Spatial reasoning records
--- START ---

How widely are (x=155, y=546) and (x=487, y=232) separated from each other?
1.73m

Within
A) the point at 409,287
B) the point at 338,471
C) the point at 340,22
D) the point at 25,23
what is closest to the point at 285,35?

--- END ---

- REQUIRED WORK -
Retype every entry above, word for word.

- FULL RESPONSE -
How widely are (x=155, y=546) and (x=487, y=232) separated from each other?
1.73m

Within
A) the point at 409,287
B) the point at 338,471
C) the point at 340,22
D) the point at 25,23
what is closest to the point at 285,35?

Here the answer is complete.